You may be considering getting an emotional support animal for yourself or for someone you think might need one. The truth is that you can’t just take it from a pet store or an animal shelter. There are rules that you must follow for your safety and convenience.
You should check the pet policy of your apartment or workplace to make sure they follow the pet policy and when ESA is allowed. To qualify for an ESA, you must also have a qualifying medical condition or disability.
Certified mental disability
To be eligible to own an emotional support animal, a licensed mental health provider must diagnose you with a mental or emotional disability. You and your mental health provider should work together to determine whether an emotional support animal will benefit your mental health before purchasing one. Make sure you communicate well with your healthcare provider so that everything goes smoothly.
It is important to know that there is no official license or certificate to own an emotional support animal other than the ESA letter. This is the type of document that allows a person to be eligible to accompany an animal, issued by a licensed mental health professional. To obtain official documents, the doctor may refer the person to a psychologist.
However, beware of scammers who offer to pay for an emotional support animal license. There are many bogus sites that promise to provide an ESA license, but they are run by scammers who promise to give you a license in exchange for a fee, but in reality they are just stealing your money.

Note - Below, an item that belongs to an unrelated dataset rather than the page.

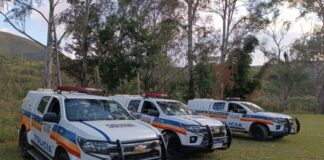 PM apreende 92 pedras de crack e 84 pinos de cocaína no PA, em Itabirito PM apreende grande quantidade de drogas em Itabirito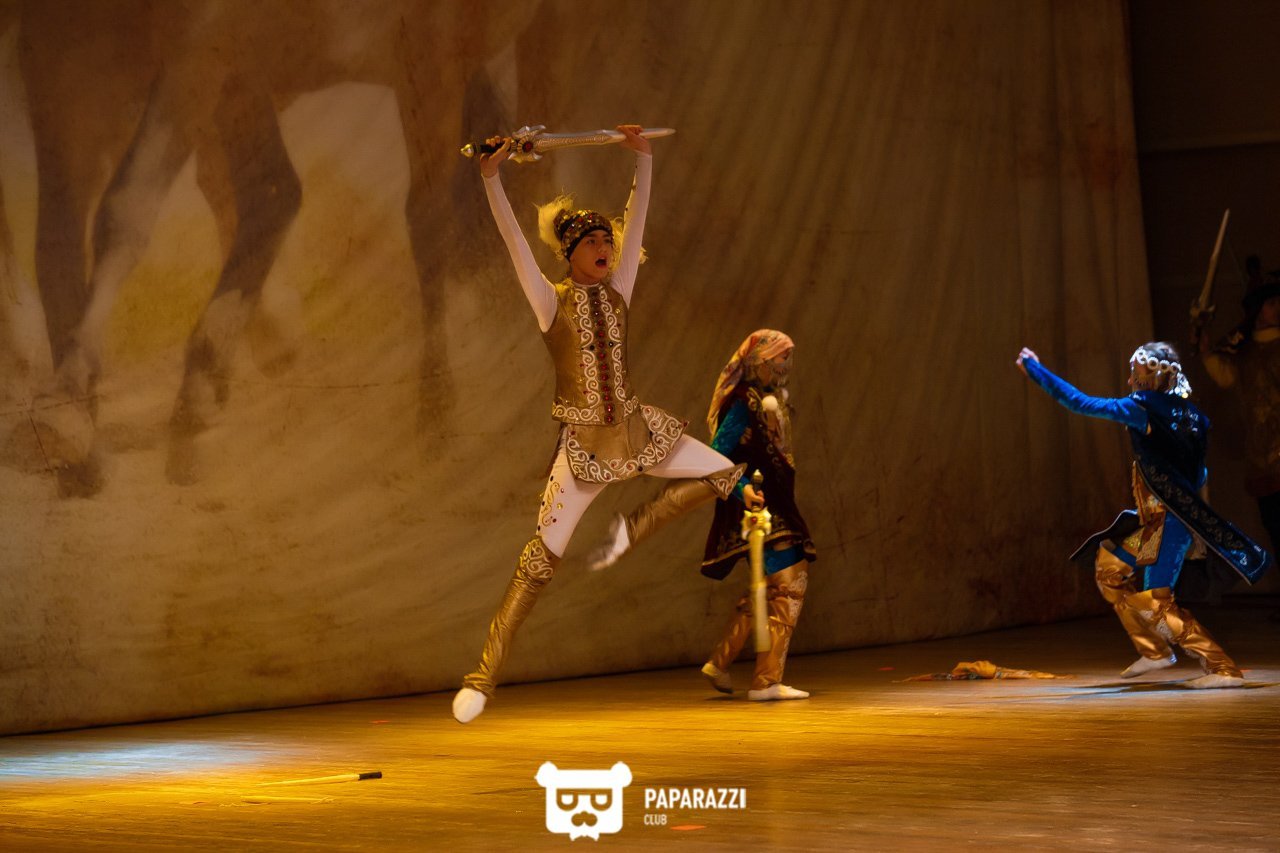 Укрепление казахстанского патриотизма и укрепление связи поколений на базе ценностей национальной идеи "Мәңгілік Ел" и программы "Рухани жангыру" Алматы 03/30/2019 Укрепление казахстанского патриотизма и укрепление связи поколений на базе ценностей национальной идеи "Мәңгілік Ел" и программы "Рухани жангыру"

A letter from a healthcare professional is the only valid document for your ESA.
The document must contain information about the psychiatric center, confirming that you are a patient, your diagnosis, the type of emotional support animal you have, contact information, license number, and the expiration date of the letter. Don’t forget to update your documentation when it’s due.
Although service animals are allowed to accompany their owners almost anywhere, this is not the case for people with emotional support animals. However, from a legal standpoint, an ElSA letter provided by your psychiatrist can help you get around some of the restrictions that regular pet owners are subject to.

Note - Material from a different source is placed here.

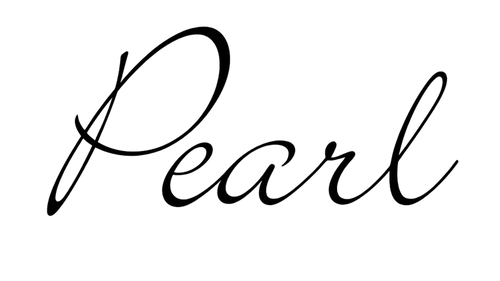Pearl logo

Request an ESA Exception Letter to be able to visit places where there are restrictions prohibiting normal pets. The letter should include your psychiatric diagnosis and how the animal can help reduce the signs and effects of your disability – this is concrete evidence that you really need the animal to be with you.
Choosing an Emotional Support Animal
It is not your health care provider’s responsibility to select a specific emotional support animal, but they can help you through the decision-making process by consulting with you about your lifestyle and needs and which animal is best for them.

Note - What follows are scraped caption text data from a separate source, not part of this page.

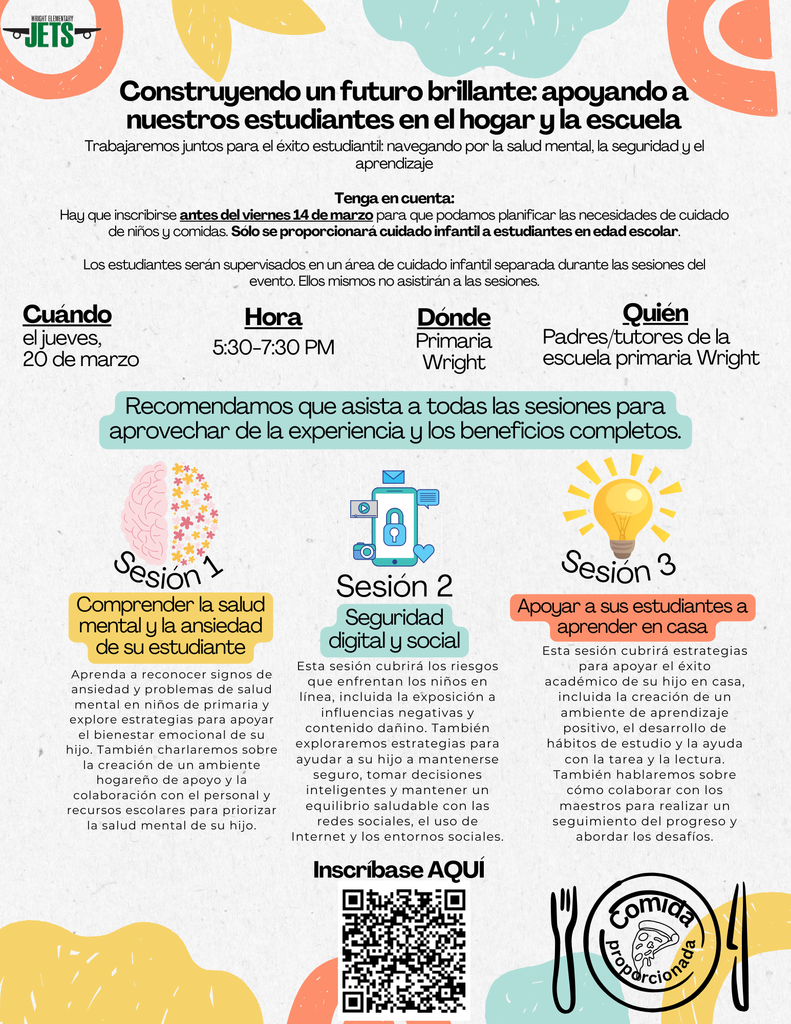 Parent Engagement Night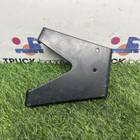 Кронштейн солнцезащитного козырька для Daf XF106 (с 2012)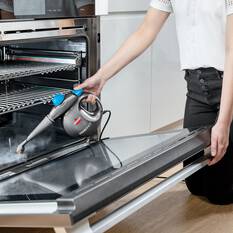 Bissell Steam Shot Steam Cleaner - 2635M, , scanz_hi-res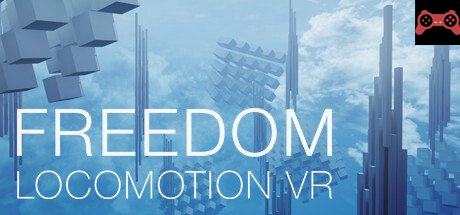 Freedom Locomotion VR System Requirements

By law, you are allowed to choose an ordinary pet as an emotional support animal. You can simply take the animal from the pet store, but for health and safety reasons, it is recommended that such animals be examined. Unlike service animals, emotional support animals do not undergo any form of training or certification; therefore, they are more unpredictable unless you take the time to carefully prepare them yourself.
The services of a qualified expert or animal behaviorist are necessary to decide whether the animal has the appropriate qualities and temperament necessary to fulfill this role in order to protect the welfare of both the animal and its owner.